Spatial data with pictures
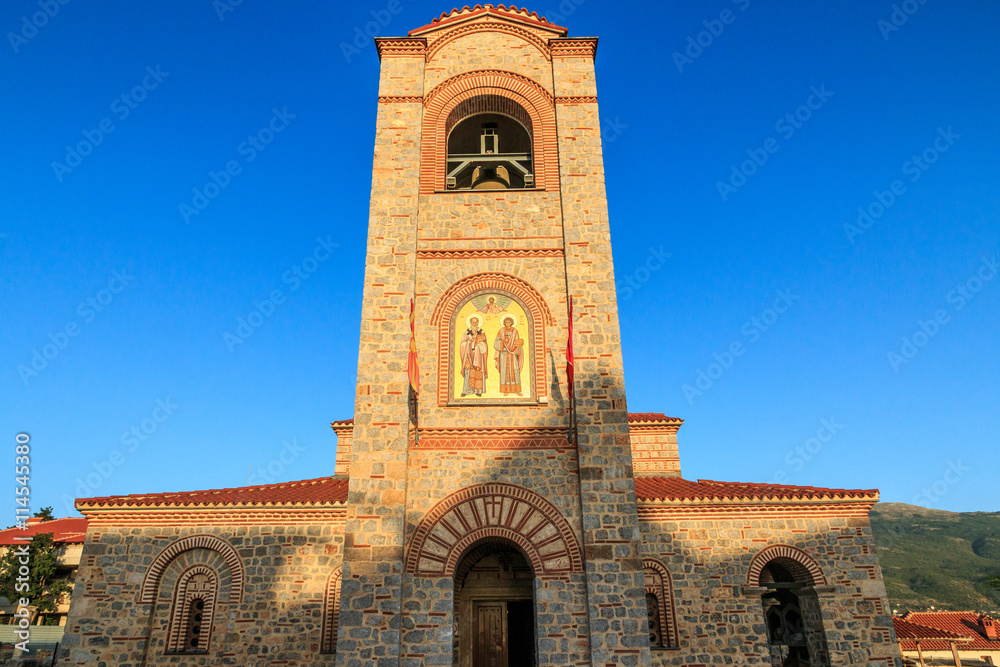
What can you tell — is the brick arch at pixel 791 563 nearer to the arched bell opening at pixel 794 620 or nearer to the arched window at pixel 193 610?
the arched bell opening at pixel 794 620

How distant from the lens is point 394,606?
8.48m

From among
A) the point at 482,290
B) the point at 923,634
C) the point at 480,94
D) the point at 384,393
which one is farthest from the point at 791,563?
the point at 923,634

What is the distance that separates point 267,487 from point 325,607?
12.1 ft

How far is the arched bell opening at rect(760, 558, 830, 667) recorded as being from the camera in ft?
38.0

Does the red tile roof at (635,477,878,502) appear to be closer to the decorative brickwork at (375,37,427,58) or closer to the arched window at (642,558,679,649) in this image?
the arched window at (642,558,679,649)

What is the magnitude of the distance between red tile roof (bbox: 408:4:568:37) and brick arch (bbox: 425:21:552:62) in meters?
0.23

__Exercise instructions__
Convert the material above into a Markdown table with two columns, Row and Line, putting each line in its own row and skipping blank lines. Leave the pictures out of the table.

__Answer to the exercise__
| Row | Line |
|---|---|
| 1 | What can you tell — is the brick arch at pixel 791 563 nearer to the arched bell opening at pixel 794 620 or nearer to the arched window at pixel 193 610? |
| 2 | the arched bell opening at pixel 794 620 |
| 3 | How distant from the lens is point 394,606? |
| 4 | 8.48m |
| 5 | From among |
| 6 | A) the point at 482,290 |
| 7 | B) the point at 923,634 |
| 8 | C) the point at 480,94 |
| 9 | D) the point at 384,393 |
| 10 | which one is farthest from the point at 791,563? |
| 11 | the point at 923,634 |
| 12 | What is the distance that separates point 267,487 from point 325,607? |
| 13 | 12.1 ft |
| 14 | How far is the arched bell opening at rect(760, 558, 830, 667) recorded as being from the camera in ft? |
| 15 | 38.0 |
| 16 | Does the red tile roof at (635,477,878,502) appear to be closer to the decorative brickwork at (375,37,427,58) or closer to the arched window at (642,558,679,649) in this image? |
| 17 | the arched window at (642,558,679,649) |
| 18 | What is the magnitude of the distance between red tile roof (bbox: 408:4:568:37) and brick arch (bbox: 425:21:552:62) in meters? |
| 19 | 0.23 |